▶ **Directions**: Exclude the images and repeat all remaining entries exactly.
[Material to process Boundary: Start]
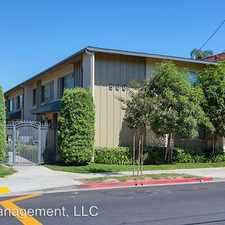 Rental info for 500-502 Orange Ave in the Los Angeles area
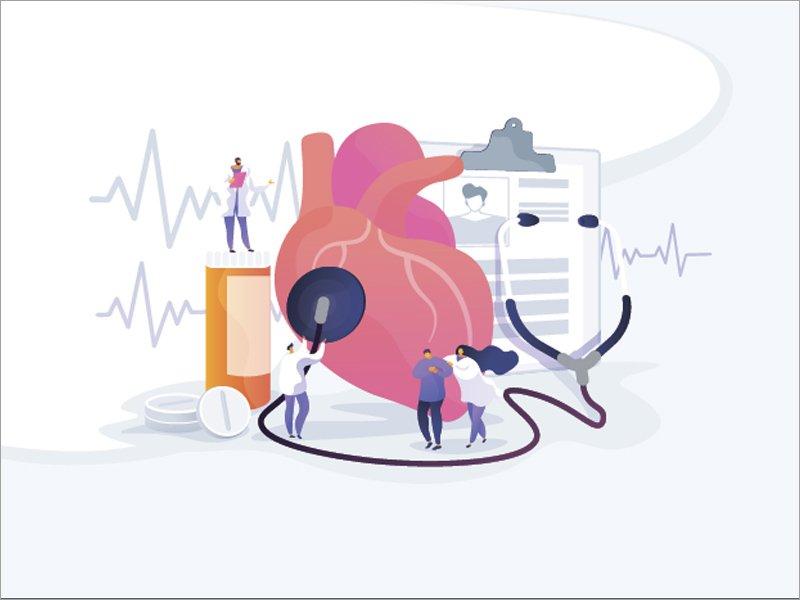 Всемирный День кардиолога отмечается 6 июля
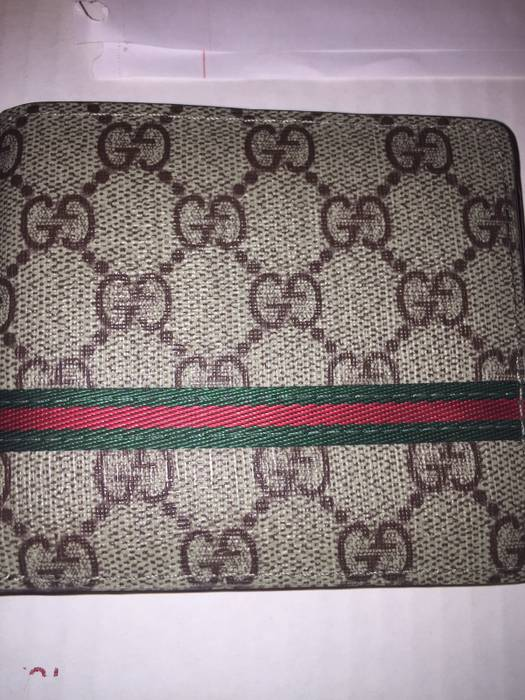 b6a6ff45b815 Gucci Web GG Supreme wallet Stripe Red And Green Vintage Size ONE SIZE - 3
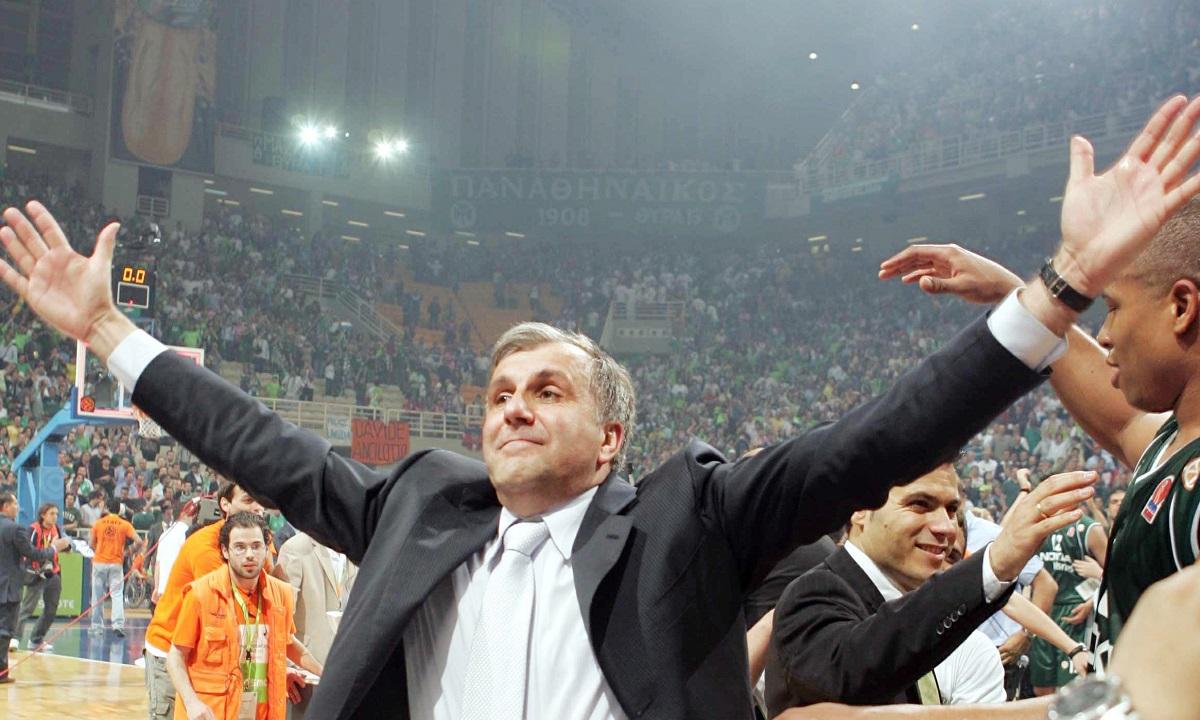 O Ομπράντοβιτς γεννήθηκε προπονητής (Vid+pics)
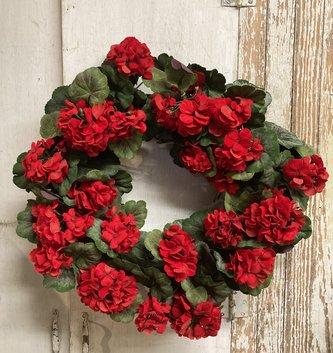 """24"""" Red Geranium Wreath"""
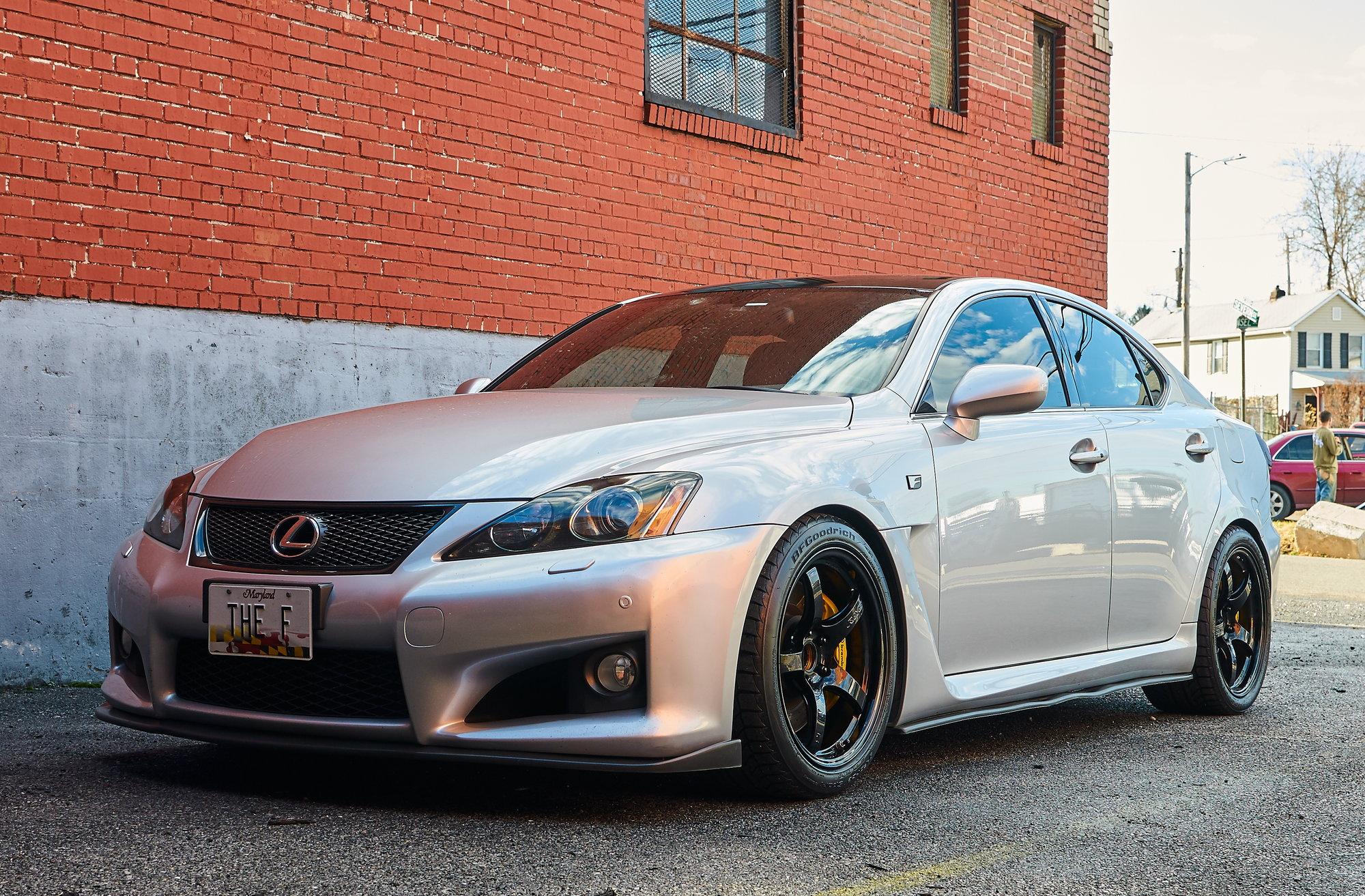 Lexus Of Annapolis >> New summer/track wheel set-up - Page 2 - ClubLexus - Lexus ...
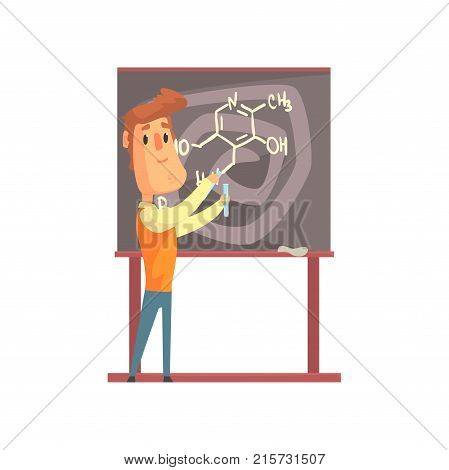 Handsome scientist standing next to blackboard with formula and holding test tubes in hands. Laboratory experiments with liquids. Smart man character. Chemist or biologist. Isolated flat vector.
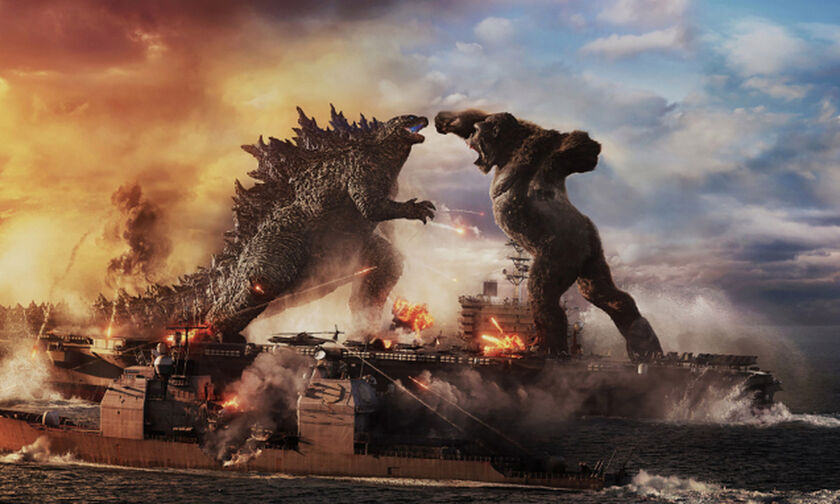 Godzilla vs. Kong: Επιβλητικό το νέο τρέιλερ! (vid)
[Material to process Boundary: End]
▶ **Response**:
 Rental info for 500-502 Orange Ave in the Los Angeles area
 Всемирный День кардиолога отмечается 6 июля
 b6a6ff45b815 Gucci Web GG Supreme wallet Stripe Red And Green Vintage Size ONE SIZE - 3
 O Ομπράντοβιτς γεννήθηκε προπονητής (Vid+pics)
 """24"""" Red Geranium Wreath"""
 Lexus Of Annapolis >> New summer/track wheel set-up - Page 2 - ClubLexus - Lexus ...
 Handsome scientist standing next to blackboard with formula and holding test tubes in hands. Laboratory experiments with liquids. Smart man character. Chemist or biologist. Isolated flat vector.
 Godzilla vs. Kong: Επιβλητικό το νέο τρέιλερ! (vid)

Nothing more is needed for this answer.